Caleb Klipowicz, a Ph.D. candidate in the UI Department of Anthropology, wrote in an email to The Daily Iowan that he had never thought much about policing until last summer and he started educating himself and learning from the Iowa Freedom Riders’ speeches at marches.

He wrote that, as a Resident Assistant during undergraduate, he never had an experience where police presence in the dorms unannounced made him feel safer.

“For me, a safe campus is one where every student is cared for,” he wrote. “The ‘holistic model’ was the only one I felt could make a real difference. The other two options either increased the budget for police (the opposite of what I believe we need) or created a worthless committee to give the appearance of ‘reform’.”

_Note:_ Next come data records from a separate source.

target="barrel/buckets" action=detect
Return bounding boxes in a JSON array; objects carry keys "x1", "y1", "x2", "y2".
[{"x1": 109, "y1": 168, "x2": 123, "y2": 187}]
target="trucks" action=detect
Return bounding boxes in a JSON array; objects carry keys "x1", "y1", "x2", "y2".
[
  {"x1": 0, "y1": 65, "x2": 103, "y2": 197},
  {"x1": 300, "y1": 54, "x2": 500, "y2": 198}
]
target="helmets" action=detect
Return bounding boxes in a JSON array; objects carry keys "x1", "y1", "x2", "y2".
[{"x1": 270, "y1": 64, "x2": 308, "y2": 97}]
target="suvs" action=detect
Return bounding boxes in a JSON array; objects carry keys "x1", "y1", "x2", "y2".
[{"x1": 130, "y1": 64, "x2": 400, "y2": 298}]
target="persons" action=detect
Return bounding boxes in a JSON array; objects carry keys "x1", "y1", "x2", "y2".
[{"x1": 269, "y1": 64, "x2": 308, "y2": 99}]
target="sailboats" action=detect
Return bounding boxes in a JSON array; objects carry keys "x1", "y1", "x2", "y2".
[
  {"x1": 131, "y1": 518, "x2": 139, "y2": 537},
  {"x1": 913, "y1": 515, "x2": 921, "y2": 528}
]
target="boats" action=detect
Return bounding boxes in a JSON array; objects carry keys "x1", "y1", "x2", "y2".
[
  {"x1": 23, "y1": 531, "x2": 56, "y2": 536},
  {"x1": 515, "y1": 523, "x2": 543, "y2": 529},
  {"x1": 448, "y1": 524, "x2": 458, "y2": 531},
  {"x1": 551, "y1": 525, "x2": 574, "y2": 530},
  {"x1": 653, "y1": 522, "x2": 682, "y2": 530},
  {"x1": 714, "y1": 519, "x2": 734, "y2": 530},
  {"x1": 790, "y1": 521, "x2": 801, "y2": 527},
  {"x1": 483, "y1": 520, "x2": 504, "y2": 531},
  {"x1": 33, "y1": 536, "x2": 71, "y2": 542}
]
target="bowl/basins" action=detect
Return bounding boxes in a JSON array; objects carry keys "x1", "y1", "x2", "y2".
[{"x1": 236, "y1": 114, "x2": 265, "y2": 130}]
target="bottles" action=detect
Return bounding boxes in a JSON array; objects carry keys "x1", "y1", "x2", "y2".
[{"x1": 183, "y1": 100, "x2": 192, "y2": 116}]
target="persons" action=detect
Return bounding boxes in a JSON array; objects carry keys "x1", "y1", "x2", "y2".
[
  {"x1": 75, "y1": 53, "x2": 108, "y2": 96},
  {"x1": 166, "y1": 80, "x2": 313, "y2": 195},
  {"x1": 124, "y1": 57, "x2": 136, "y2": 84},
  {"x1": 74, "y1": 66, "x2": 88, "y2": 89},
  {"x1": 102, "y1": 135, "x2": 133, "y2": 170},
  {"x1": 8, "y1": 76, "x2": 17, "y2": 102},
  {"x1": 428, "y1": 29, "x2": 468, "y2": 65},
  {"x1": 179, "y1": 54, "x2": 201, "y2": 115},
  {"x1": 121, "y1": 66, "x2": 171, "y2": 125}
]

UI fifth-year Jacob Heid said that he felt the UIPD’s inappropriate response to protests last summer was not something they could just make up for with more trainings and oversight.

“They’ll issue statements on saying what they stand with the black community. They’ll issue statements saying they stand with people of color with LGBTQ individuals, but then there’s no action to substantiate those claims,” Heid said. “There’s been no desire to right the wrongs. Until there are actual attempts to apologize to reconcile to, you know, recognize that maybe police aren’t always going to be an appropriate option for whatever issues that may arise.”

He added that the committee’s decision to give Harreld the final say in selecting an approach does not make sense to a lot of students who attended the meetings.

“I would just hate for everyone to think that the holistic model is the best option, but then for it to be just sort of discarded … because Bruce [Harreld] and his cabinet don’t want to put in the work and don’t want to allocate the resources,” he said. “So, I think there was really a big concern about that as well, which I guess we will see what happens, but I hope that good decisions are made.”